California’s largest water suppliers will have to report their monthly use and conservation efforts under a measure approved Tuesday by state regulators.
More than 400 urban systems that supply 90% of the state’s population will have to make monthly reports to the State Water Resources Control Board under a vote that makes the voluntary program mandatory. After passing a legal review, it would take effect in October.
The last time such reports were required was from 2015 to 2017 when the board enacted an emergency water conservation regulation in the midst of a five-year statewide drought.
“Since the drought, Californians continue to use on average 20% less water than what was used in 2013, the pre-drought baseline. More than 75% of water systems have continued to voluntarily report this data since mandatory reporting ended,” the board said in a statement.
While a wet spring replenished Southern California’s rainfall total after a dry winter, Northern and central California have dry conditions heading into the warmest months. Nearly half of the state currently is abnormally dry or has moderate or severe drought, according to the National Oceanic and Atmospheric Administration’s National Integrated Drought Information System.
Despite the spring storms and full reservoirs, California’s snowpack — a chief source of water — remains below normal.
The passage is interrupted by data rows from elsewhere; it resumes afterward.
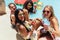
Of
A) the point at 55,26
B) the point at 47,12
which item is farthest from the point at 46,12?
the point at 55,26

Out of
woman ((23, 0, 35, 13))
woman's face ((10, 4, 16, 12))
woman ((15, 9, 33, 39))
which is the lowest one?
woman ((15, 9, 33, 39))

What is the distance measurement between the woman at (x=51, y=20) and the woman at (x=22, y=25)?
149 millimetres

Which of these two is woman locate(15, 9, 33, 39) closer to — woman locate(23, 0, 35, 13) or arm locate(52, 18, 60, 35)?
Answer: woman locate(23, 0, 35, 13)

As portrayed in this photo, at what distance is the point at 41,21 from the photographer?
1.21 meters

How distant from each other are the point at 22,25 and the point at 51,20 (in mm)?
233

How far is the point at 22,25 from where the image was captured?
128 centimetres

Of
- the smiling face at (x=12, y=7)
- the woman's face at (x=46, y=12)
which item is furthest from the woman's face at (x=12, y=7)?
the woman's face at (x=46, y=12)

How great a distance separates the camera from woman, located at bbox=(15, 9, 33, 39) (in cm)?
126

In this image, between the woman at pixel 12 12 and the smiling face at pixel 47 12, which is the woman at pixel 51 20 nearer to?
the smiling face at pixel 47 12

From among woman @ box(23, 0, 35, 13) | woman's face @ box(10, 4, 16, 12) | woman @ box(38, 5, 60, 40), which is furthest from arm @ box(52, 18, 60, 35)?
woman's face @ box(10, 4, 16, 12)

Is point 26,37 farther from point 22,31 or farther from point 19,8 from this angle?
point 19,8

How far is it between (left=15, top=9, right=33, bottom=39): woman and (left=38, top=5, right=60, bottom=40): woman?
15 cm

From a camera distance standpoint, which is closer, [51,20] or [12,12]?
[51,20]

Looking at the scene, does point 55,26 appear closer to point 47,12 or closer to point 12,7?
point 47,12
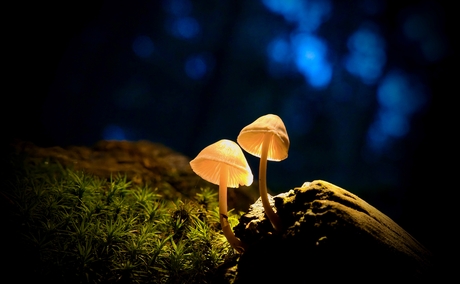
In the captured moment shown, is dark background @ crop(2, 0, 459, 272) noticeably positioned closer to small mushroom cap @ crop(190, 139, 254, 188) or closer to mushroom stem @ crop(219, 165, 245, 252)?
small mushroom cap @ crop(190, 139, 254, 188)

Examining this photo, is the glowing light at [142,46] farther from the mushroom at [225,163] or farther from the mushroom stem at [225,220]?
the mushroom stem at [225,220]

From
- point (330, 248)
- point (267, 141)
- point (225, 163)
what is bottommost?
point (330, 248)

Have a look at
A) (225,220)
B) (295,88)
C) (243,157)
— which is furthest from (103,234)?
(295,88)

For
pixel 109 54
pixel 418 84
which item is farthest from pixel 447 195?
pixel 109 54

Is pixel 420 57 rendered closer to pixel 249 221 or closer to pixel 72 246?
pixel 249 221

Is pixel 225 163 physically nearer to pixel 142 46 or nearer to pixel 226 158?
pixel 226 158

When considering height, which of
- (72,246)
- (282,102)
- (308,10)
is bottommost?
(72,246)
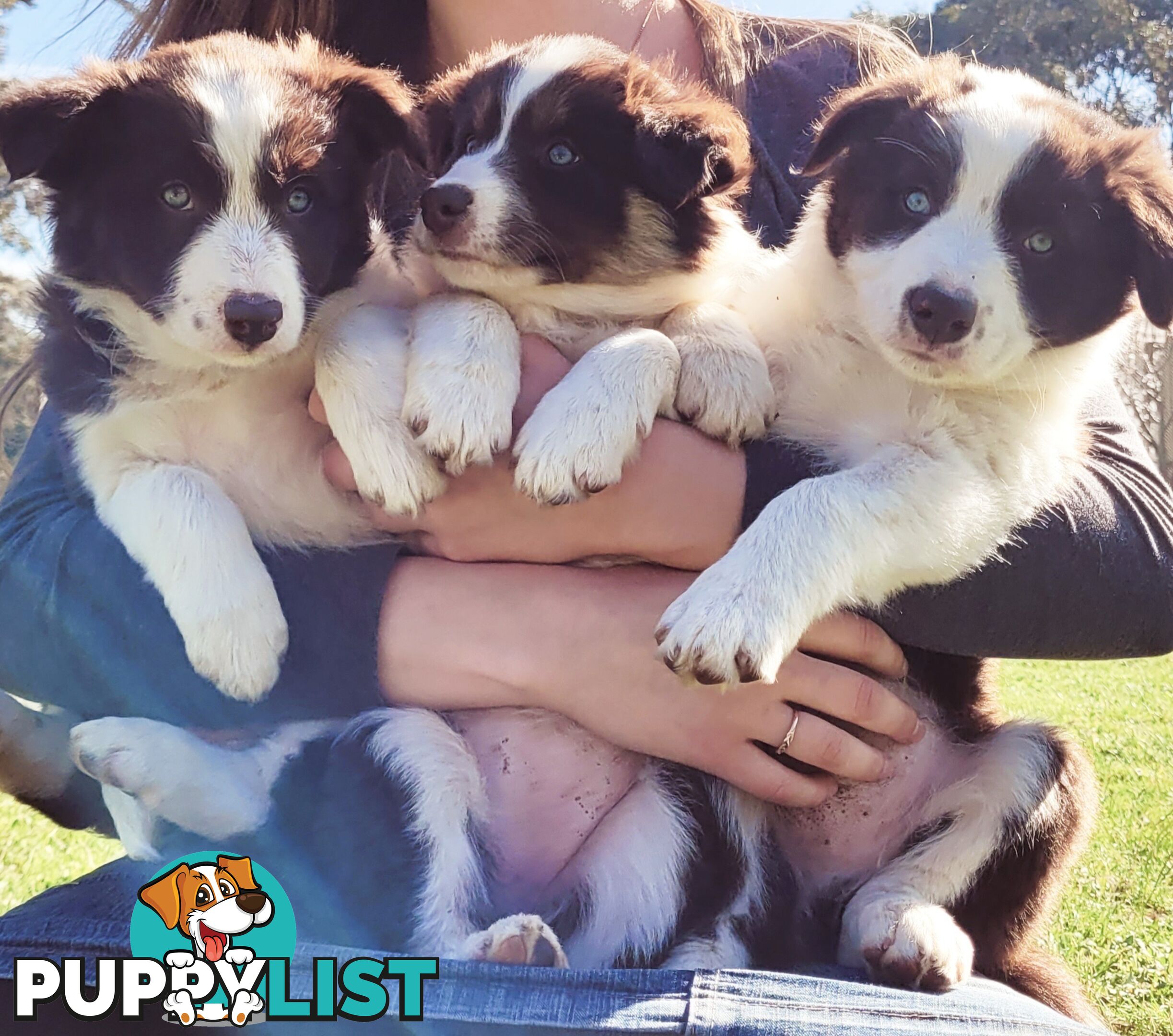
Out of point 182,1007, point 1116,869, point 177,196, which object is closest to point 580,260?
point 177,196

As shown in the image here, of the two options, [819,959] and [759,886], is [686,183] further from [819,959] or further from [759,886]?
[819,959]

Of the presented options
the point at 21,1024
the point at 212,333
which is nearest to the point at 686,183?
the point at 212,333

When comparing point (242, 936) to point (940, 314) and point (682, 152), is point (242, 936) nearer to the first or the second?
point (940, 314)

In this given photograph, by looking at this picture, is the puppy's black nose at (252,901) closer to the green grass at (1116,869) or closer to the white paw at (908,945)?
the white paw at (908,945)

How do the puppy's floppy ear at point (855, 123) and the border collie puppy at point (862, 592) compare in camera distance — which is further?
the puppy's floppy ear at point (855, 123)

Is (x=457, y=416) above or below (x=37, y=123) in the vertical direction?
below

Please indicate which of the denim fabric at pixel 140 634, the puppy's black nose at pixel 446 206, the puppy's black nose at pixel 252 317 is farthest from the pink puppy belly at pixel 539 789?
the puppy's black nose at pixel 446 206

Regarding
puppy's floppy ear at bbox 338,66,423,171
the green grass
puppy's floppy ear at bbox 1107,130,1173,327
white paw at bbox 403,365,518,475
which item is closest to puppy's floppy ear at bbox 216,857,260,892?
white paw at bbox 403,365,518,475
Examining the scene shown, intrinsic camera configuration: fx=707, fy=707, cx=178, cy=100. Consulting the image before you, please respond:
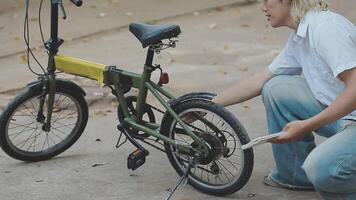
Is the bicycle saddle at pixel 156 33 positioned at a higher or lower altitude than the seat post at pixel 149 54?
higher

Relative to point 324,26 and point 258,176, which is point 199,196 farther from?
point 324,26

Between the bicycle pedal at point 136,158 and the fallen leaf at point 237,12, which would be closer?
the bicycle pedal at point 136,158

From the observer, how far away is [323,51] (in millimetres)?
3232

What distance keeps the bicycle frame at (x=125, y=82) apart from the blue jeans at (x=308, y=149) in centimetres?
42

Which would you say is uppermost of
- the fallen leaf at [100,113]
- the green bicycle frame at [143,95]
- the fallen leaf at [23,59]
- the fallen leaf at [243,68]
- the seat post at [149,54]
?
the seat post at [149,54]

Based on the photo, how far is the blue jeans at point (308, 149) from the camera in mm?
3121

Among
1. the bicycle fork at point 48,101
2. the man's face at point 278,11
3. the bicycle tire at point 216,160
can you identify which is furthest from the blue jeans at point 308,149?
the bicycle fork at point 48,101

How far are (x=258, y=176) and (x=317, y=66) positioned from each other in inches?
36.5

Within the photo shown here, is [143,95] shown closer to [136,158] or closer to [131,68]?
[136,158]

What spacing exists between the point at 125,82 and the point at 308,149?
107 cm

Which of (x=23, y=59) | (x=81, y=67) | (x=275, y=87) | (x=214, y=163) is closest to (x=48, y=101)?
(x=81, y=67)

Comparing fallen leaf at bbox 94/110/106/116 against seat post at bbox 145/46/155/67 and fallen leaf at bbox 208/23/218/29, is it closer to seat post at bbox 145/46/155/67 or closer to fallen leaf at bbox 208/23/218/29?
seat post at bbox 145/46/155/67

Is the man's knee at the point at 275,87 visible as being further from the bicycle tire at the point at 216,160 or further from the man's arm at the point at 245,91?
the bicycle tire at the point at 216,160

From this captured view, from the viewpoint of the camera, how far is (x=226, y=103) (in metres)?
3.78
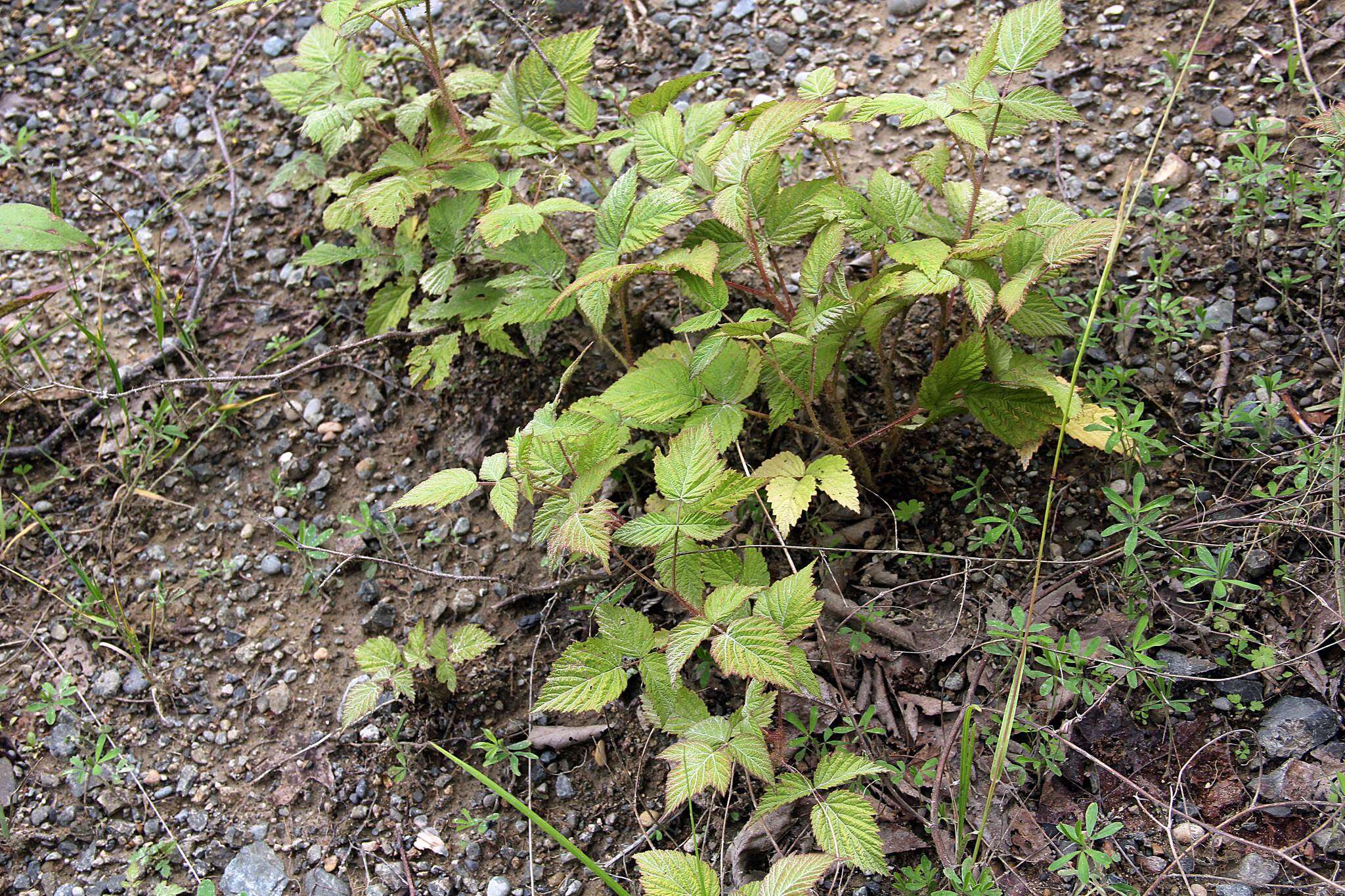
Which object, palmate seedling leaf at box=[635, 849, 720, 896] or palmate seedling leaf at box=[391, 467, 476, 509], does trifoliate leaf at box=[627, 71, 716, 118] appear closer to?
palmate seedling leaf at box=[391, 467, 476, 509]

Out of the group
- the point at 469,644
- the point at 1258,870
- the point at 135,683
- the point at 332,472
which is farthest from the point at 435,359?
the point at 1258,870

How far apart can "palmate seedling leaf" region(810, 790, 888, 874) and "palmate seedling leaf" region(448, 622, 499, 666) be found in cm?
78

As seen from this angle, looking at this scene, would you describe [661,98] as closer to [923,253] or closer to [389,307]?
[923,253]

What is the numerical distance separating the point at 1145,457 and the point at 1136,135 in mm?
985

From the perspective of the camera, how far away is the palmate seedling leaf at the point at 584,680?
178cm

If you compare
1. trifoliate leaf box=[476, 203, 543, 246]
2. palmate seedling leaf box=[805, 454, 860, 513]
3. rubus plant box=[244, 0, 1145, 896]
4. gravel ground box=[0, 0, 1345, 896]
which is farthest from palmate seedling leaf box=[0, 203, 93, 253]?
palmate seedling leaf box=[805, 454, 860, 513]

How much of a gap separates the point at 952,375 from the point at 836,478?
32 centimetres

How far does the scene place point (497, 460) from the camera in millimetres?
1919

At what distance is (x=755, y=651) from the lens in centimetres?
167

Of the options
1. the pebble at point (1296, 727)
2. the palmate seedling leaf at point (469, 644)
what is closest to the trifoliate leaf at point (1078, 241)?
the pebble at point (1296, 727)

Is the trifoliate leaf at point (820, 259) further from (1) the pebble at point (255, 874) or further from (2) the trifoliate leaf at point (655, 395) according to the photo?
(1) the pebble at point (255, 874)

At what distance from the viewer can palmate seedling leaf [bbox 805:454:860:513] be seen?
1776 mm

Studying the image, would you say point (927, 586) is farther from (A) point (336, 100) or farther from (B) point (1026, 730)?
(A) point (336, 100)

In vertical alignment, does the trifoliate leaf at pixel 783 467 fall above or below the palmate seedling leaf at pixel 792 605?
above
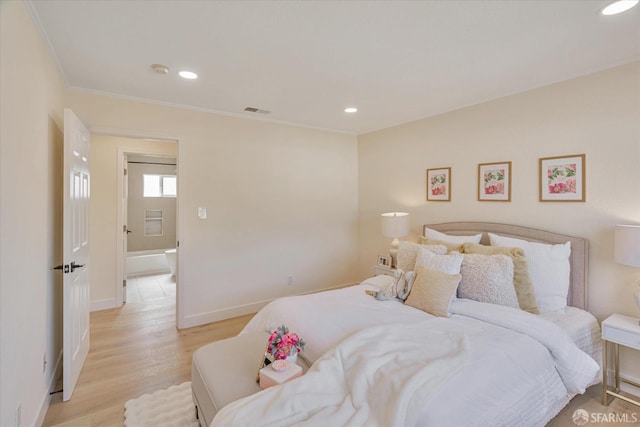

State authorities have urged people to use water wisely, saying the climate continues to show extreme unpredictability.
“As we continue to see, the quality, timeliness, and gathering of data are critical to managing California’s water in the 21st century,” State Water Board Chair E. Joaquin Esquivel said in the statement. “Urban monthly water use data have driven enduring, widespread, public awareness and understanding of water use, conservation and efficiency in our state.”
“As Californians have come to know, efficiency is a way of life when the next drought is always around the corner,” he said.